The 'Bugatti' team had also been ordered to destroy the oil refinery at Peyrouzet. Fuller was unhappy with the idea of this mission because of its potential impact on the area’s power economy. The refinery’s manager was a confirmed supporter of the resistance and had participated in several stiff firefights as a maquis commander, and proposed a simple but effective plan for eliminating production without sabotaging the equipment.
The refinery required large amounts of water and, under the manager’s supervision, the canals which delivered this were bled dry. The Germans could not locate the control valves, and were therefore powerless to resume operations. Two days after the Germans pulled out, the refinery was producing enough fuel for the entire Toulouse area.

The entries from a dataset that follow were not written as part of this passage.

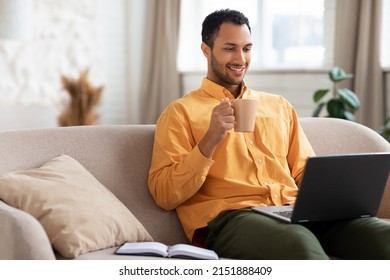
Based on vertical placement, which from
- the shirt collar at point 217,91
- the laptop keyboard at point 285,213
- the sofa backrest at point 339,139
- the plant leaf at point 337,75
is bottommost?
the laptop keyboard at point 285,213

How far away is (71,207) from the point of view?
83.4 inches

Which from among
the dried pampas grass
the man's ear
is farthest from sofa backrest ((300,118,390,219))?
the dried pampas grass

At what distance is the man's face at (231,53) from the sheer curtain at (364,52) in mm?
2483

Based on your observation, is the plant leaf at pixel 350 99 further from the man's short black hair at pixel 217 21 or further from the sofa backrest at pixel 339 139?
the man's short black hair at pixel 217 21

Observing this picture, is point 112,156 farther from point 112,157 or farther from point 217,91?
point 217,91

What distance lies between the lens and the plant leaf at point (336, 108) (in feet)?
14.5

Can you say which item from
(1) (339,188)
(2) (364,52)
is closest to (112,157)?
(1) (339,188)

With the 'Dragoon' landing on the south coast of France about to take place on 15 August, Général de Brigade Charles de Gaulle, the Free French leader, issued orders for a full-scale rising in southern France. When the coded message was broadcast by the BBC on 14 August, Fuller and his team were still desperately short of explosives and ammunition, but even so managed to take action throughout the Haute Pyrenées area. This effort paralysed German road movement, for every road which could be covered was allocated to various ambush parties, and road transport havoc resulted.
On 18 August, Fuller received word that the commanding general in Tarbes was attempting to flee. The Germans had assembled a column of trucks and civilian cars, and were preparing to withdraw toward Montrejeau along the main road. Every available maquisard was directed to stop this movement. The Germans were now in a state of confusion, for Major General Lucian K. Truscott’s US VI Corps of Lieutenant General Alexander McC. Patch’s US 7th Army was driving north from its riviera beach landing areas spearheaded by a mechanised brigade, and Général de Corps d’Armée Edgard de Larminat’s French II Corps of Général d’Armée Jean de Latte de Tassigny’s Army 'B' had forced the Germans back into Toulon and was also pushing westward toward Marseille. With the prospect of crumbling defences along the Rhône river valley, the Germans faced the possibility that all their forces between the Mediterranean and the Bay of Biscay would soon be faced with surrender or encirclement.
The local commander in Tarbes, Generalmajor von Mayr, found neither of these options palatable. but within minutes of leaving the town with his forces both became more inviting as the evacuation column was immediately attacked by the maquis. Mayr and his chief-of-staff, Oberst Kuntze, were both hit in the first bursts of fire from Bren light machine guns and Sten sub-machine guns, and the Germans were soon in flight. Trucks and cars were set alight, and the German soldiers had nowhere to turn: 20 were killed, 35 wounded and the rest taken prisoner. Tarbes was liberated.
The 'Bugatti' team now moved into the Hôtel Moderne in Tabes, but Fuller and de la Roche did not spend much time there. For the next three weeks both were involved in a series of actions which culminated in the establishment of an organised maquis force of nearly 5,000 men. While most of these drove north toward Bordeaux, the others organised a series of ambushes along the Franco/Spanish frontier, and patrols in this sector captured more than 400 Germans, bringing the haul of 'Bugatti' to about 1,000.
Operations were now going so successfully that Fuller was no longer content to wait for air support from Algiers. Having overrun several airfields, he simply organised his own 'air force'. Although hampered by a lack of fuses for the German bombs, the aircraft proved useful in the reconnaissance and liaison roles.
Fuller finished the war with a Chinese commando battalion, having been promoted to lieutenant colonel while in the Pyrenees.